14 Mei 2009

OPERA METROMINI

Jaman dulu saya ingat ada Film yang judulnya OPERA JAKARTA yang dibintangi oleh Sorayya Perrucha dan Ray Sahetapy kayaknya kalau saya nggak salah ingat. Yang dalam kacamata saya sebagai anak-anak sih nggak terlalu ok. Yah karena nggak banyak film Indonesia jaman itu selain film horror-nya tante Suzanna jadi yah saya ikut-ikut aja nonton film itu.

Tapi pengalaman saya hari ini nggak ada hubungannya dengan film itu sih. Tapi paling tidak sebagai warga Jakarta saya mengalami salah satu episode yang setiap hari dijalani oleh setiap orang yang tinggal di kota yang penuh sesak ini apalagi yang tidak punya mobil pribadi. Terpaksa deh menggantungkan diri dengan benda besar yang dilengkapi dengan banyak jendela bernama BUS.

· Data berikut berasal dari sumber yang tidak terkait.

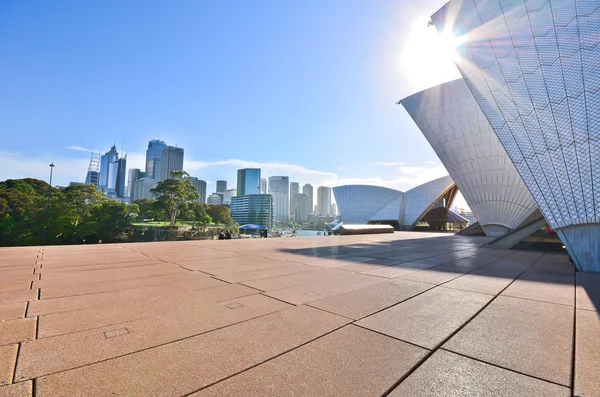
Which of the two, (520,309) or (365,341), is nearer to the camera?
(365,341)

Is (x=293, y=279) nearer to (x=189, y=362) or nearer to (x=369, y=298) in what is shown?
(x=369, y=298)

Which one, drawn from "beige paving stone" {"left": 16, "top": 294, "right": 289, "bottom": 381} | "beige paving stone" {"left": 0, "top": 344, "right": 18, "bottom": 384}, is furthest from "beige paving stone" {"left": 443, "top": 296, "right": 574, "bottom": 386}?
"beige paving stone" {"left": 0, "top": 344, "right": 18, "bottom": 384}

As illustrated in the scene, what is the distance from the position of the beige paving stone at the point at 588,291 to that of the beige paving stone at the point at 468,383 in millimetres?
3138

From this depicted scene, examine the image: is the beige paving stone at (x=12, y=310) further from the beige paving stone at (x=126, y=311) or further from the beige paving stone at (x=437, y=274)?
the beige paving stone at (x=437, y=274)

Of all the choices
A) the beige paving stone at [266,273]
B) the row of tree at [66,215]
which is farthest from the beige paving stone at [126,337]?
the row of tree at [66,215]

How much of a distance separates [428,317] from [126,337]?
3.51 meters

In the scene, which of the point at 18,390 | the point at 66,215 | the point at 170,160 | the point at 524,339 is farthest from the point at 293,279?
the point at 170,160

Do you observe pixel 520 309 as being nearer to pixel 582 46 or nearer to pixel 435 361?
pixel 435 361

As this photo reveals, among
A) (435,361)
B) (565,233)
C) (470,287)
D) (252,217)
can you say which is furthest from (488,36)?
(252,217)

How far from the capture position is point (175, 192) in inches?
2063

Jakarta sendiri memiliki berbagai macam bus kota dengan berbagai ukuran sebagai penghubung transportasi antar wilayahnya yang membuat kondisi lalulintasnya yang sudah padat menjadi semakin semrawut. Tak heran jarak yang dekat di Jakarta harus ditempuh selama berjam-jam hampir sama dengan menyetir ke daerah purwakarta yang saya lakoni 2 kali seminggu.

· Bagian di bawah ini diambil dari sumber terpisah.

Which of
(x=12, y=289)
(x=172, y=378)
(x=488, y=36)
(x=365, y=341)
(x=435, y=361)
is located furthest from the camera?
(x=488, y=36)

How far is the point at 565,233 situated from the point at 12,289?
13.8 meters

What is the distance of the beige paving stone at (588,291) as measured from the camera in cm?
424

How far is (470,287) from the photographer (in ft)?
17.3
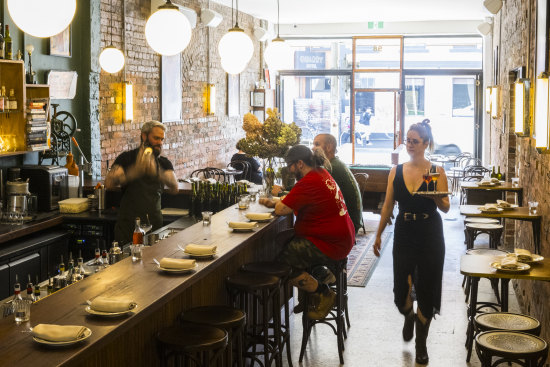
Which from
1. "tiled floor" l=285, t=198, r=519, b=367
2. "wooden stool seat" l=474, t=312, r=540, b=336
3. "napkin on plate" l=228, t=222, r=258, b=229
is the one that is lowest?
"tiled floor" l=285, t=198, r=519, b=367

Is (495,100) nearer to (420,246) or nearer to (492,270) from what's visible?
(420,246)

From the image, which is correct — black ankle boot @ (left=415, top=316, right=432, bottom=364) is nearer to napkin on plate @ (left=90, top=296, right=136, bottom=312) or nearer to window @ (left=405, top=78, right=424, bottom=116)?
napkin on plate @ (left=90, top=296, right=136, bottom=312)

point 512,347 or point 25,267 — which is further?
point 25,267

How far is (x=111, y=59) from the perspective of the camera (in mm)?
8352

Yah memang nasib harus naik metromini hari ini. Bus umum berwarna orange dengan no tujuan dari karton spotlight merah menyala di kaca depan. Dengan barisan kursi keras yang juga berwarna orange (kadang-kadang biru) sebenarnya bukan transportasi yang buruk juga mengingat orang hanya perlu membayar Rp. 2000, harga yang murah untuk jarak tempuh yang lumayan jauh. Tapi dengan biaya yang murah ini juga banyak pemakluman yang harus anda buat apabila anda naik sarana transportasi yang satu ini. Pasalnya supir metromini biasanya punya aturan lalulintas sendiri dan menentukan sendiri kapan dia mau berhenti tak perduli rambu-rambu lalu lintas yang ada.

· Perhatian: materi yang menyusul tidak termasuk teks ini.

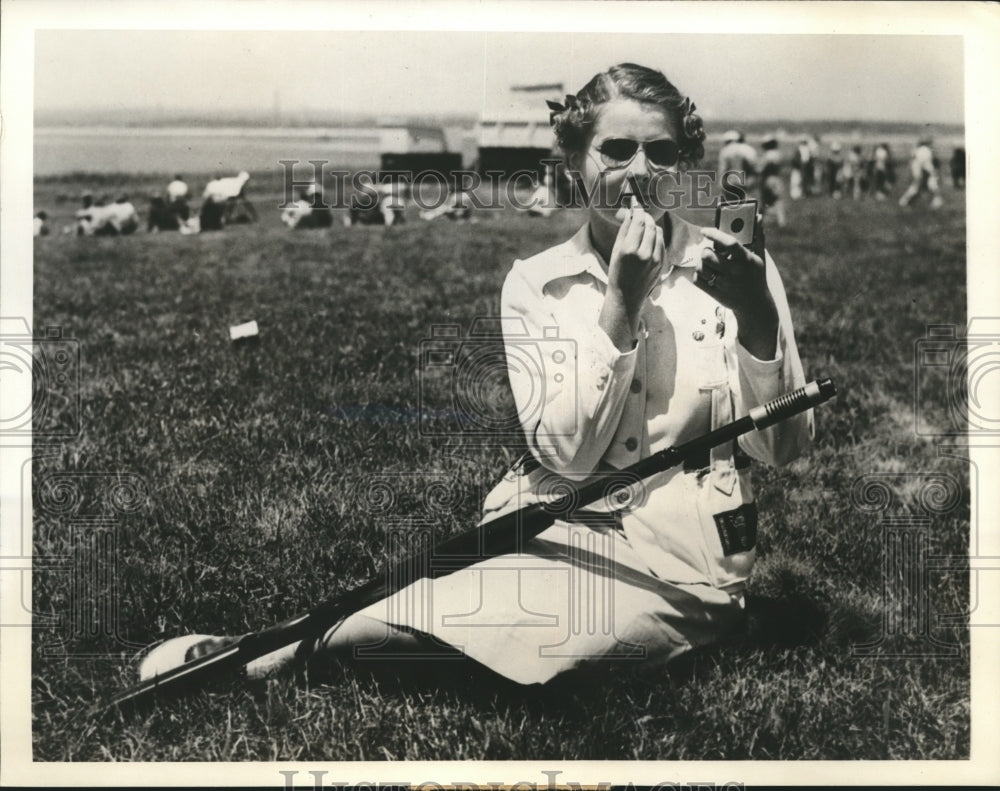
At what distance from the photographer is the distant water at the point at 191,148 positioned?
8.65 feet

Saya terpaksa harus menunggu metromini yang saya tumpangi berhenti selama hampir 15 menit untuk jarak tempuh yang sebenarnya kurang dari 15 menit. Di temani nyanyian dari 4 pengamen yang datang silih berganti dan masing-masing menyanyikan 2 buah lagu (3 diantaranya menyanyikan lagu dari kelompok musik kuburan) merupakan sebuah hal yang begitu menyiksa. Ketik akhirnya si supir bersedia beranjak dari tempat ngetemnya, tiba-tiba sebuah metromini dengan jurusan yang sama muncul dan membuat supir metromini saya kebakaran jenggot dan menginjak gas sedalam-dalamnya. Walhasil, jarak yang semestinya ditempuh selama sekitar 12 menit bisa dicapai dalam waktu sekitar 5 menit saja.

Phuff.....dari kebosanan akibat menunggu berubah menjadi sebuah ketegangan yang membuat jantung saya hampir copot. Saya mengucap syukur ketika dengan selamat saya menjejakkan kaki saya di tanah. Ah....jikalau saya adalah seorang sutradara sekelas Sjuman Djaya yang dulu sukses membuat film OPERA JAKARTA mungkin saya akan membuat film tandingan dari film legendaris tersebut yakni OPERA METRO(MINI) yang bintang utamanya adalah saya sendiri.